▶ [Exercise directions] Restate exactly the lines that run from the start of the records below to the line containing "Totalitarismos de entreguerras", counting both ends, and nothing else; pictures stay out.

(Short descriptive text snippets)
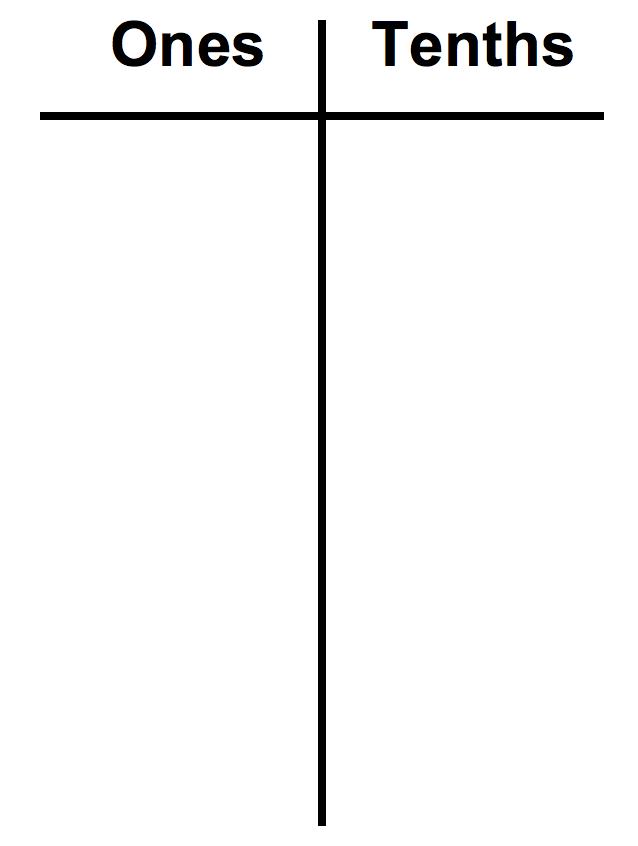 decimal place value   thisisgraeme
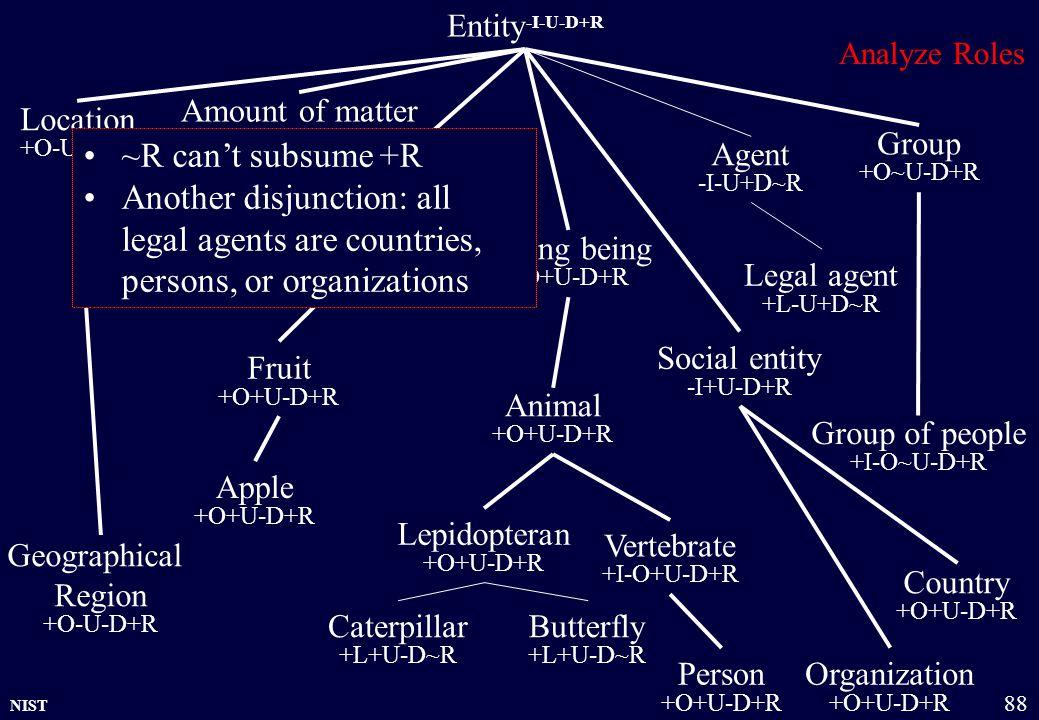 NIST 88 Country +O+U-D+R Entity -I-U-D+R Physical object +O+U-D+R Amount of matter +O~U-D+R Group +O~U-D+R Organization +O+U-D+R Location +O-U-D+R Liv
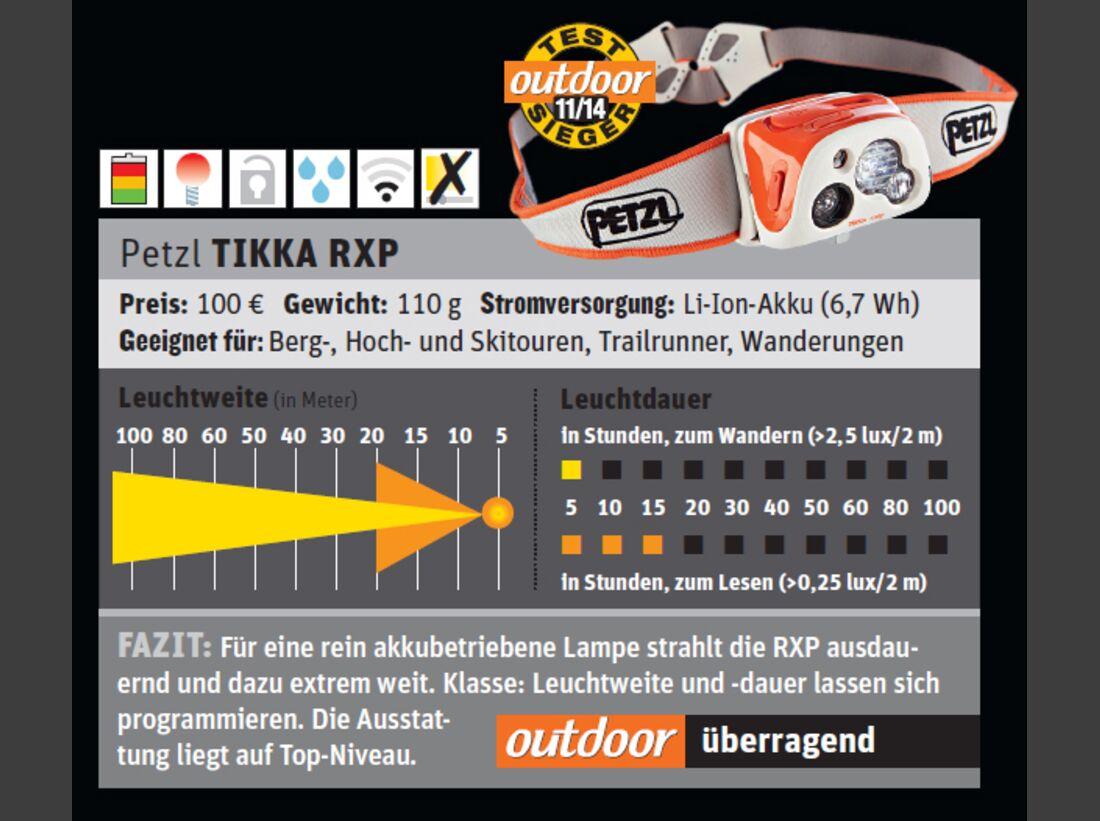 od-1114-test-stirnlampe-petzl-tikka-rxp (jpg)
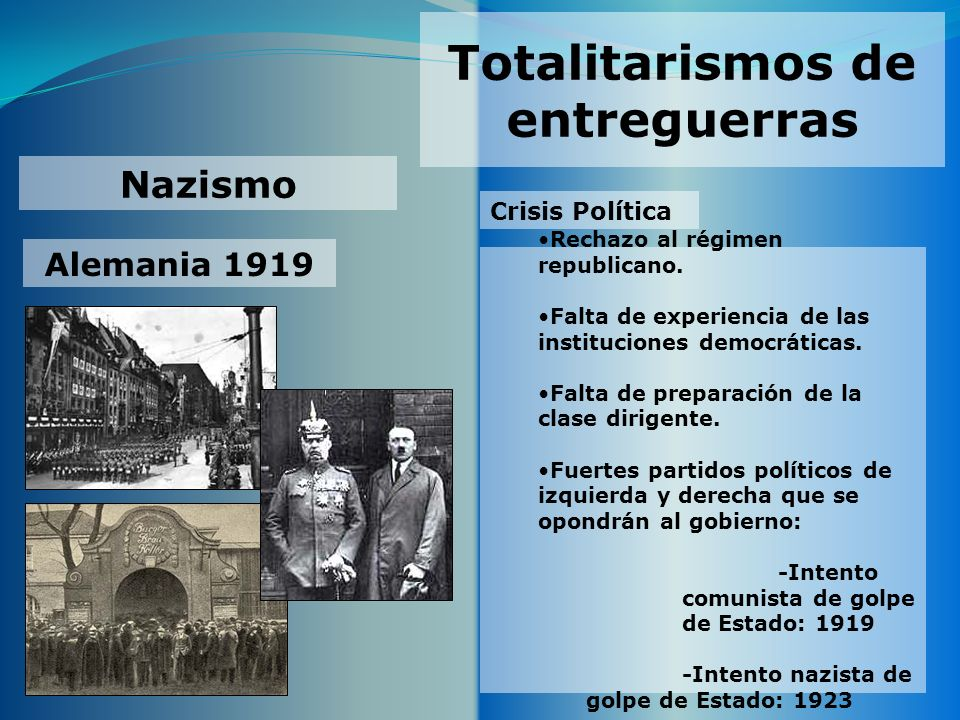 Totalitarismos de entreguerras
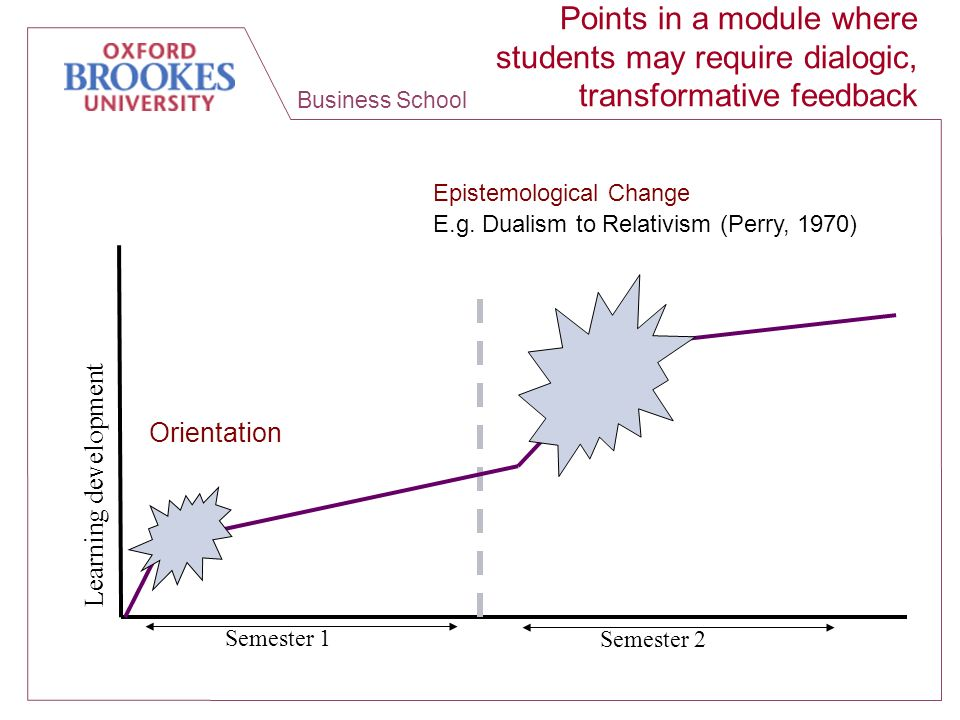 Business School Learning development Points in a module where students may require dialogic, transformative feedback Semester 1 Semester 2 Orientation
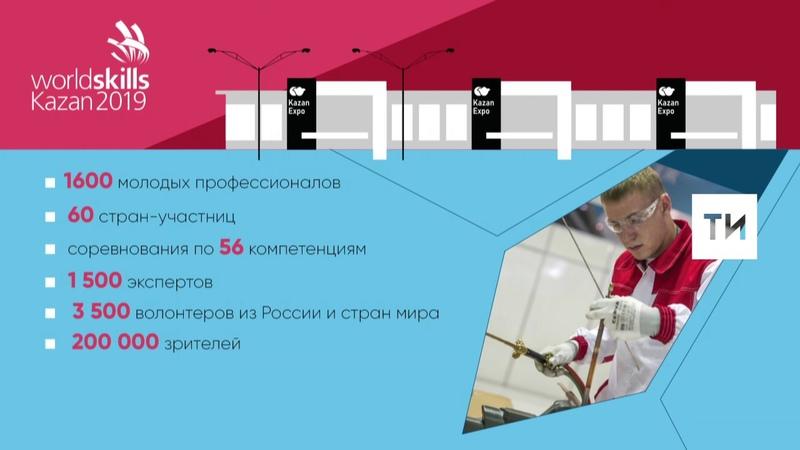 В WorldSkills Kazan 2019 поучаствуют 1 600 молодых профессионалов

▶ [Exercise output]
 decimal place value   thisisgraeme
 NIST 88 Country +O+U-D+R Entity -I-U-D+R Physical object +O+U-D+R Amount of matter +O~U-D+R Group +O~U-D+R Organization +O+U-D+R Location +O-U-D+R Liv
 od-1114-test-stirnlampe-petzl-tikka-rxp (jpg)
 Totalitarismos de entreguerras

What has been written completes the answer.